The three MPOs have each developed long-range strategic plans with visions for land use, transportation, the environment, and economic development in their regions, and leadership from the MPOs meet regularly to discuss issues of shared concern. And the city of Chicago and Cook County have several such coordination initiatives underway in the areas of procurement and workforce development  The region’s business and civic institutions, such as the Civic Committee, the Chicagoland Chamber of Commerce, World Business Chicago, and Metropolis Strategies in Chicago; the Milwaukee 7 in southeastern Wisconsin; and the Northwest Indiana Forum in Indiana have all devoted considerable effort and support for regional thinking, planning, and doing in the metro region.

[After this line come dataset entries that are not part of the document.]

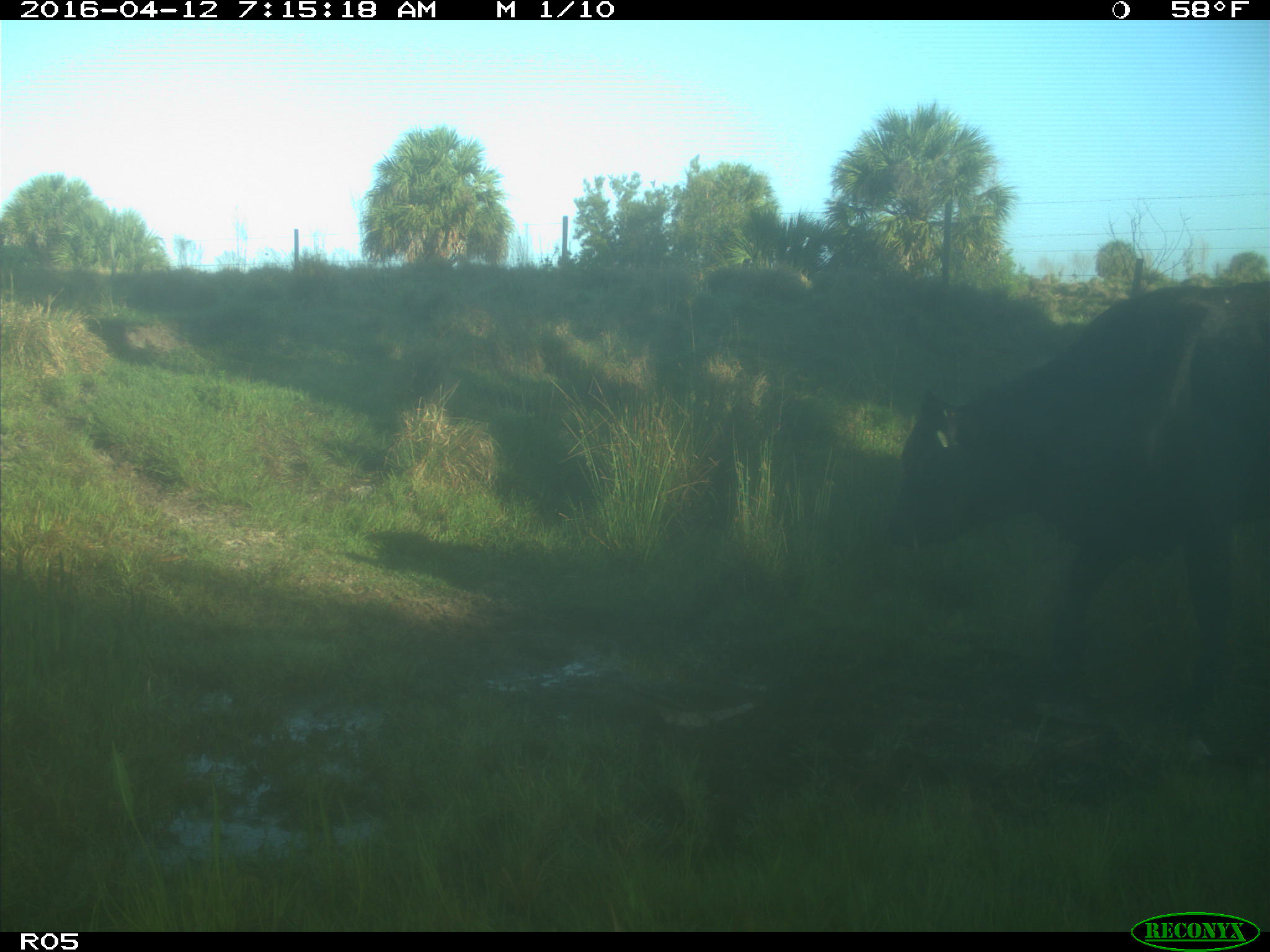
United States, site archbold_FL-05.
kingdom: Animalia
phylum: Chordata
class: Mammalia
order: Artiodactyla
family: Bovidae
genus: Bos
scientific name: Bos taurus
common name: domestic cow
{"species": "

Similarly, leveraging the considerable assets of the region’s major colleges and universities could be very effective in developing a more robust and dynamic business culture that supports innovation and entrepreneurship region-wide. Furthermore, various policy groups, such as the Metropolitan Planning Council, have expertise and experience in working with multiple constituencies on transit, infrastructure, and local economic development projects throughout the region, ranging from I-90 congestion relief northwest of O’Hare; to bus rapid transit inside the city; and to economic planning support in Gary, Indiana, through the MPC’s Gary and Region Investment Project.

Make no little plans? 

All of these local projects already underway require the collaboration of multiple groups, agencies, and governments. And surely we can hope that success in these settings will demonstrate the value of such cooperation—and, down the line, attract meaningful support and financial resources from state and federal policymakers to help the region meet its goals.

While Burnham’s advice to make no little plans is well-taken, policymakers in the region should recognize that successful execution of smaller, more localized efforts will demonstrate the value of fully integrated, collaborative, regional planning for the Chicago tri-state metro region. Let’s hope that when faced with these local success stories, state and federal officials will take note and will direct significant additional funds to the region—perhaps even taking credit for the ideas in the first place!

Surely that would be a small price to pay for seeing the Chicago metro region retain and enhance its stature as a dynamic, world class urban center in the heart of the U.S. Midwest.